Exercises
[1] Reproduce the passage on comparing diversity between sample groups word for word, from "Using Charlie's ruler, the" to "make valid comparisons.".
[2] Continue the passage on comparing diversity between sample groups, starting after its final sentence.

Comparing diversity between sample groups

Diversity metrics can be compared between groups by amplicon sequencing
It is not possible to measure alpha diversity of a single sample. However, diversity metrics can nevertheless be compared between samples because the errors and biases are mostly systematic, i.e. occur with similar rates in all samples.

For an analogy, suppose we have a crooked piece of wood. We ask three-year Charlie to draw marks on the wood using the length of his finger (which is roughly one inch long) as the distance between marks. Charlie does his best, but the marks are not very evenly spaced. We write numbers 1, 2, 3... at each mark, giving us an inaccurate ruler. Take twenty men and twenty women and measure their heights using this ruler. We do not have a good measurement of the height of each person in inches, but if Bob is taller than Alice, we can trust that we will get a larger number for his height.

Using Charlie's ruler, the measured height is a monotonically increasing function of the true height. This means that despite the low accuracy of our measuring device, we can make a valid statistical test of the hypothesis that men tend to be taller than women because our measurement errors are systematic. With the abundance of a given OTU measured by amplicon sequencing, we have a similar situation, through the relationship is not strictly monotonic because of fluctuations. Also, the abundances of different OTUs are not comparable because a different inaccurate ruler is being used in each case -- in this analogy, Charlie's ruler is used to measure OTU1, Deborah's to measure OTU2, Eric's to measure OTU3 and so on, and we can't examine the rulers (i.e., we can't correct for their biases). However, despite these complications, it is still possible to make valid comparisons.

Source information
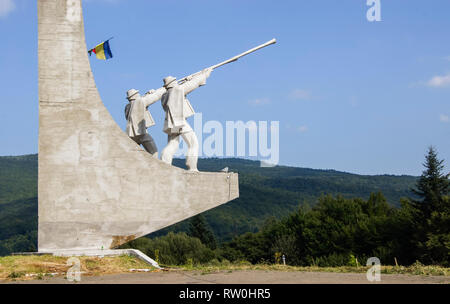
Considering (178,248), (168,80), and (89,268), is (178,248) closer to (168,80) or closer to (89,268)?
(168,80)

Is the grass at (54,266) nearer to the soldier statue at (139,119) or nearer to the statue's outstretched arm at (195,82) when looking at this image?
the soldier statue at (139,119)

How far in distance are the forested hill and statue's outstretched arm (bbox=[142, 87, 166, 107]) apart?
Result: 6334 centimetres

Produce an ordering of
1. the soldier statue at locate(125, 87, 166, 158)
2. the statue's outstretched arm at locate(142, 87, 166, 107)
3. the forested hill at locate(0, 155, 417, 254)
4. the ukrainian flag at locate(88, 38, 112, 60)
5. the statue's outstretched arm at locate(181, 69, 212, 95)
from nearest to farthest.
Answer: the statue's outstretched arm at locate(181, 69, 212, 95) < the soldier statue at locate(125, 87, 166, 158) < the statue's outstretched arm at locate(142, 87, 166, 107) < the ukrainian flag at locate(88, 38, 112, 60) < the forested hill at locate(0, 155, 417, 254)

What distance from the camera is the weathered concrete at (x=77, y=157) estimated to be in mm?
13898

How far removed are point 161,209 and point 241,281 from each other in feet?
16.8

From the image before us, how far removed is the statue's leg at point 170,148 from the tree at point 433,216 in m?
14.3

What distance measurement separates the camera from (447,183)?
108 feet

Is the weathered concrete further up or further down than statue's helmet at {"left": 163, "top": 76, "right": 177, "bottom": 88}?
further down

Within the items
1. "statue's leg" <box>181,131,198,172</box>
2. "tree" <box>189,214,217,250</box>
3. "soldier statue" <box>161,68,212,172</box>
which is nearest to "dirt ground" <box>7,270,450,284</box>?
"statue's leg" <box>181,131,198,172</box>

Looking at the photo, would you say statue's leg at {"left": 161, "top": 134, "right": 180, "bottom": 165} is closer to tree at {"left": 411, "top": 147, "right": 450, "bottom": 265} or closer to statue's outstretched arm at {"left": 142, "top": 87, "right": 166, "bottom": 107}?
statue's outstretched arm at {"left": 142, "top": 87, "right": 166, "bottom": 107}

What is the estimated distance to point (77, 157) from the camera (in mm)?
14055

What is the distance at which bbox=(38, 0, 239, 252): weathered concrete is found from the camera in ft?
45.6

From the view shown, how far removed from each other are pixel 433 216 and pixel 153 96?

Answers to the problems
[1]
Using Charlie's ruler, the measured height is a monotonically increasing function of the true height. This means that despite the low accuracy of our measuring device, we can make a valid statistical test of the hypothesis that men tend to be taller than women because our measurement errors are systematic. With the abundance of a given OTU measured by amplicon sequencing, we have a similar situation, through the relationship is not strictly monotonic because of fluctuations. Also, the abundances of different OTUs are not comparable because a different inaccurate ruler is being used in each case -- in this analogy, Charlie's ruler is used to measure OTU1, Deborah's to measure OTU2, Eric's to measure OTU3 and so on, and we can't examine the rulers (i.e., we can't correct for their biases). However, despite these complications, it is still possible to make valid comparisons.

[2]
Suppose the number of spurious OTUs is roughly constant, say 100 per sample, keeping in mind that we can't estimate this number. Now, if sample X has 2,000 OTUs and sample Y has 1,000 OTUs, then we can tentatively conclude that X has higher richness than Y. For any given pair, this conclusion is not reliable because we don't know the number of spurious OTUs or how much thus number fluctuates between samples. However, if we have twenty samples in group A (say, gut samples from obese patients) and twenty samples in group B (say, gut samples from lean controls), and we find that samples in group A tend to have higher richness than samples in group B, then this conclusion can be statistically significant.

Similarly, abundance bias affects the count or frequency of a given OTU in the same way in all samples. For example, if OTU1 has one copy of the 16S gene per cell and OTU6 has six copies, then the count of OTU1 will be approximately six times too low compared to OTU6 in all samples. Thus, if the ratio count(OTU1) / count(OTU6) is higher in sample X than sample Y, this could be meaningful even though the numerical value of the ratio is wrong by a factor of six in both samples. The key point here is the unknown factor of six is the same in both samples. Thus, a difference in a frequency-based metric such as Shannon entropy can be statistically significant between groups, even if the numerical value of the metric cannot be measured for an individual sample.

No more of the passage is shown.